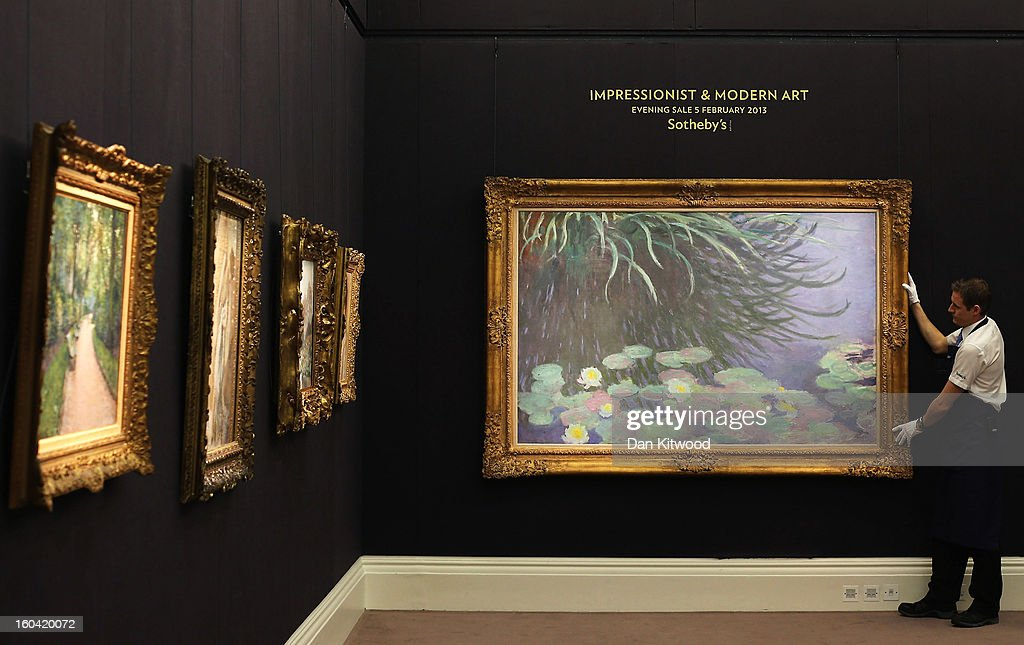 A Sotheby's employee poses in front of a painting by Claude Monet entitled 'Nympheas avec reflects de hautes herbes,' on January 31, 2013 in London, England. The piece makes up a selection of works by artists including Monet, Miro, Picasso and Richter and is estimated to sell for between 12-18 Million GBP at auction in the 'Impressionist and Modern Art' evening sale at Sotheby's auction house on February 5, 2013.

* * *

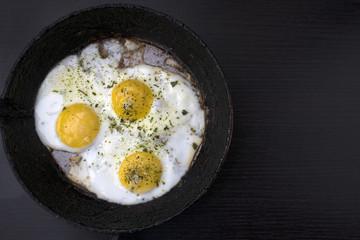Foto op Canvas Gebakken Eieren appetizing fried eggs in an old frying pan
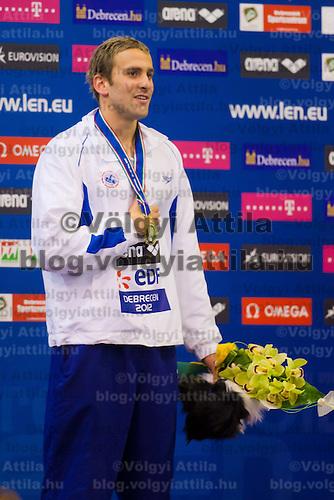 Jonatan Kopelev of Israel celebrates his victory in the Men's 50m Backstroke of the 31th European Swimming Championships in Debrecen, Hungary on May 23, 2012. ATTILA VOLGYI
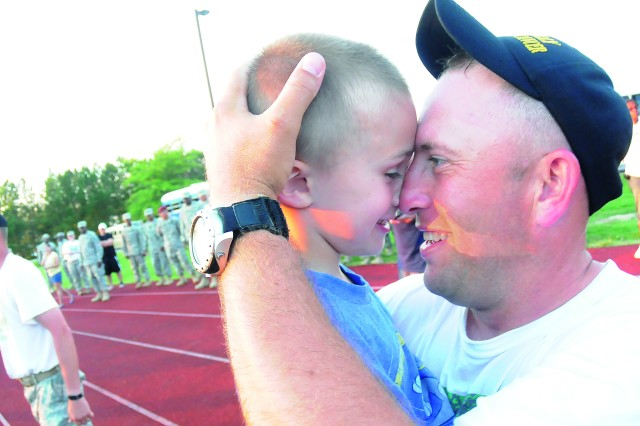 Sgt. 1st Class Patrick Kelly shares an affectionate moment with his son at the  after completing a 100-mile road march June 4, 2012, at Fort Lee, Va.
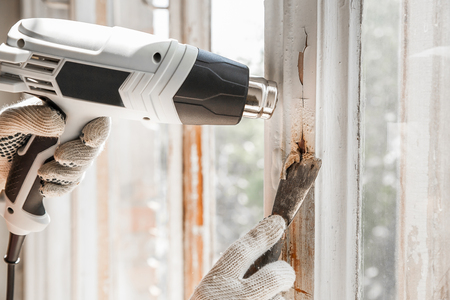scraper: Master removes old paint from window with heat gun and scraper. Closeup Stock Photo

---

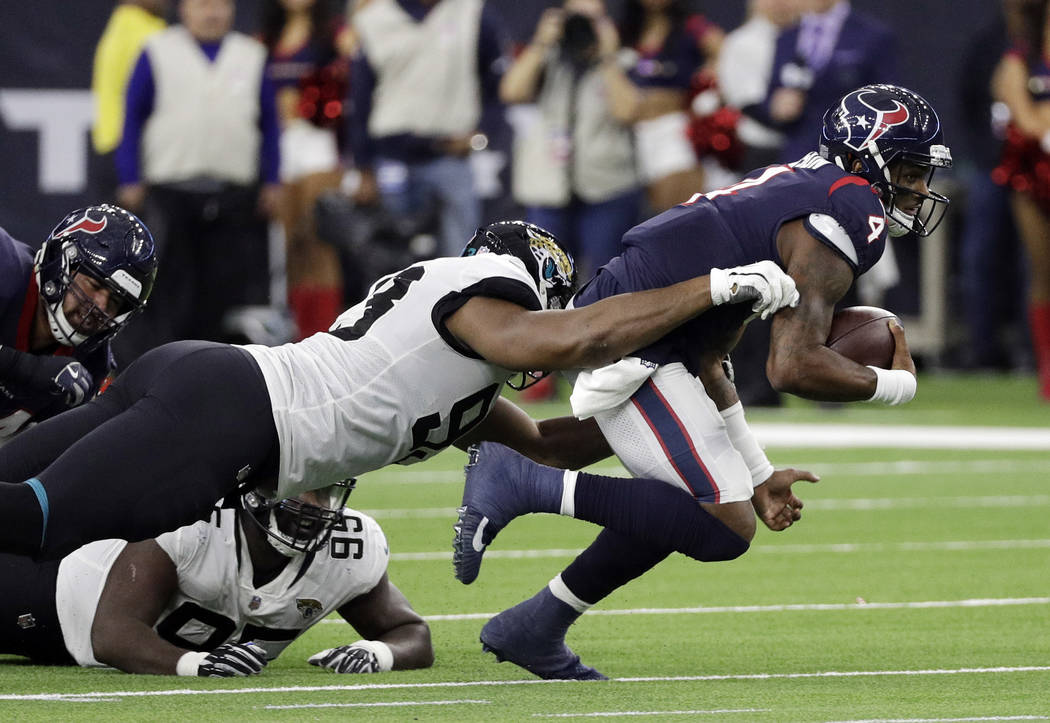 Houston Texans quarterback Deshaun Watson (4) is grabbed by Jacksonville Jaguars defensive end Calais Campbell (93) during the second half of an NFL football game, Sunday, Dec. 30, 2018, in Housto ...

What needs to be done
In the listing above, find the line with "Jonatan Kopelev of" and output it and every line after it up to and including the line with "scraper: Master removes", exactly, minus the pictures.

Reply to the exercise
 Jonatan Kopelev of Israel celebrates his victory in the Men's 50m Backstroke of the 31th European Swimming Championships in Debrecen, Hungary on May 23, 2012. ATTILA VOLGYI
 Sgt. 1st Class Patrick Kelly shares an affectionate moment with his son at the  after completing a 100-mile road march June 4, 2012, at Fort Lee, Va.
scraper: Master removes old paint from window with heat gun and scraper. Closeup Stock Photo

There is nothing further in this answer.